Logement : Squattons chez la Marquise !
La crise du logement, c’est tout le temps. Mais c’est surtout en hiver que fleurissent les réquisitions, comme celle du squat La Marquise, à Paris 4e. Avec la chute de la construction immobilière depuis un an et l’immobilisme du gouvernement, les réquisitions sont appelées à se multiplier.
Pénurie de logement sociaux ? Des années de queue pour y accéder ? Tant pis, on squatte ! Depuis début novembre, une quinzaine de personnes appartenant au collectif Jeudi Noir occupent le lieu de naissance de la marquise de Sévigné [1]. Évidemment, c’est luxueux : un magnifique immeuble du XVIIe siècle dans le IVe arrondissement de Paris, place des Vosges, 3 000 mètres carrés, dont deux tiers habitables, avec escalier de marbre, cheminée gigantesque et terrasse de 80 mètres carrés. Les salles haut de plafond sont toutefois difficiles à chauffer, et l’agencement des lieux ne se prête guère à l’intimité des occupants. L’immeuble est inoccupé depuis 1965 (!), mais régulièrement rénové.

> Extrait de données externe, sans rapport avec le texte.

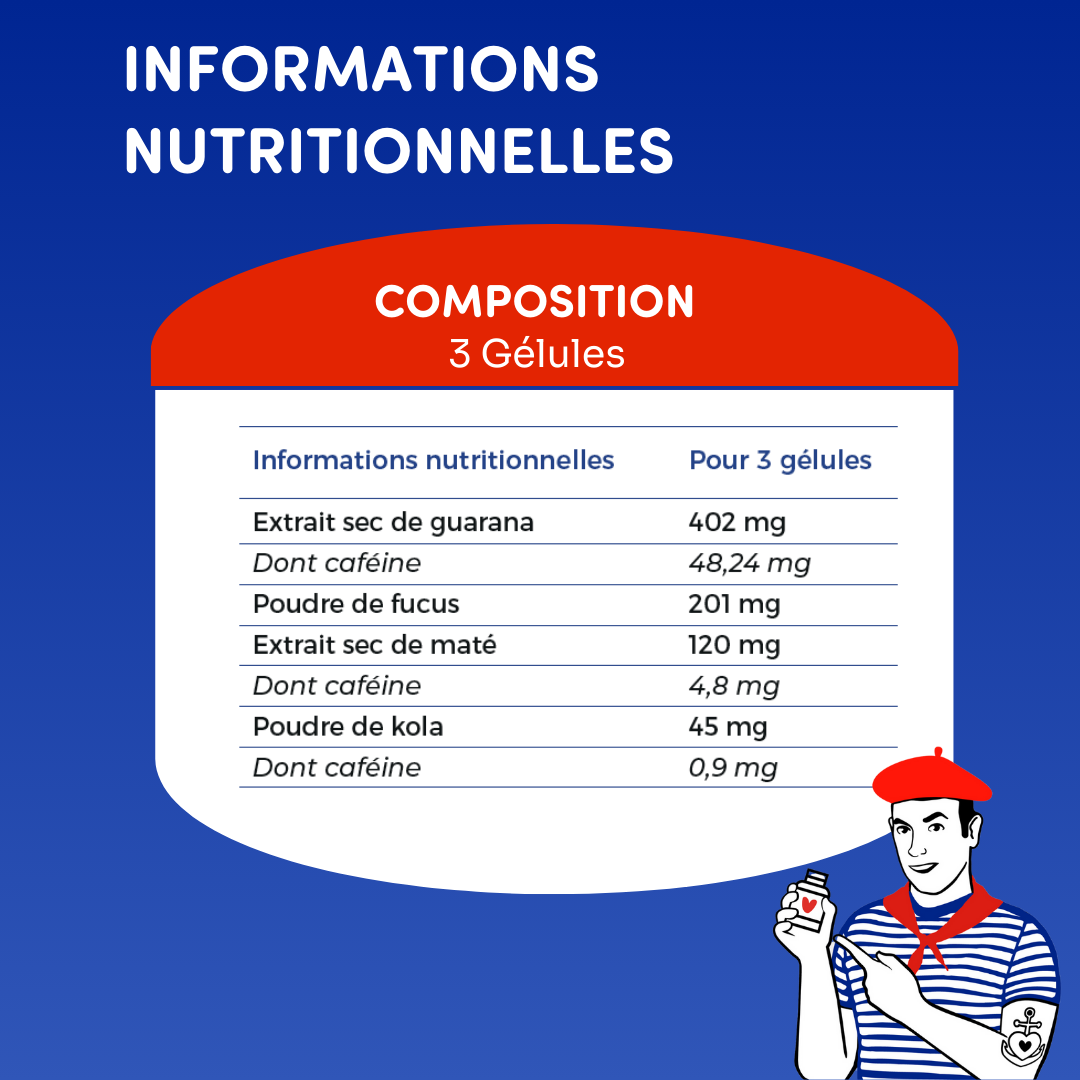 Le Dégraisseur – brûleur de graisse naturel et puissant pour hommes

Sa propriétaire, riche héritière aujourd’hui désargentée, Mme Cottin, a porté plainte pour « violation de domicile ». Les occupants ont réussi à dépasser le délai de 48 heures dans les lieux, obligeant la propriétaire à engager une procédure judiciaire avant de les expulser. Elle réclame 115 000 euros aux 12 personnes assignés.
Médiatiquement, Jeudi Noir s’en sort bien. En une semaine le squat a déjà fait l’objet d’un reportage sur TF1 et d’un article dans Le Monde et dans Libération, dans l’idée d’alerter l’opinion publique. Les élus verts de Paris, l’adjointe au maire du IVe arrondissement, et beaucoup de voisins ont apporté leur soutien. Les occupants du squat, rebaptisé la Marquise, ne sont ici que des étudiantes, étudiants et travailleurs précaires.
Parallèlement d’autres ouvertures ne bénéficient pas du même retentissement et du même soutien. La même semaine, à trois pâtés de maisons, un squat à été expulsé par les gardes mobiles le premier jour de son installation. L’adjointe au maire – appelée à la rescousse – était cette fois injoignable. Est-ce parce qu’à la différence des occupants de la Marquise, il y avait ici des punks et des « autonomes » ?
Ces ouvertures de logements se font au début de la trêve hivernale sur les expulsions, bien que celle-ci ne s’applique légalement pas aux squats. Le propriétaire peut en effet en demander expressément la suppression au juge, qui est le dernier à trancher. Selon la Fondation Abbé Pierre, il y a eu en 2008 11 294 expulsions par les forces publiques. Cela représente une augmentation de plus de 150 % en dix ans. Toujours selon la fondation, 1,8 million de ménages en France auraient des difficultés à payer leur loyer.
La situation se tend
Après la fumisterie du « droit au logement opposable » en 2007, Christine Boutin avait annoncé, à la fin de la dernière trêve hivernale, « qu’il n’y aura plus personne à la rue en conséquence d’une expulsion ». Comment ? Grâce à des commissions de « prévention des expulsions » dans chaque département chargées de remédier aux situations délicates. Pipeau total, comme chaque fois. Les chiffres ne seront disponibles qu’en 2010, mais ils devraient révéler une nouvelle hausse des expulsions en 2009.
Cela fait plusieurs années qu’on dit que la crise du logement est insoluble s’il n’y a pas construction massive de logements sociaux. Ceux-ci représentent la partie congrue dans la construction immobilière. Or les mises en chantier ont, du fait de la crise économique, reculé de 21% sur l’année écoulée. L’année 2009 va être la pire depuis onze ans en terme de construction d’habitations. C’est bien la preuve, une fois de plus, que la loi du marché est incapable de répondre aux besoins fondamentaux de la population. La solution ce serait la socialisation de l’immobilier, et un large service public du logement. Pour l’instant, vu le contexte, la tension sur le front du logement va s’accroître. Les réquisitions (qu’elles soient le fait du DAL, de Droits devant !!, de Jeudi Noir ou autres collectifs auto-organisés) vont, espérons-le, se multiplier.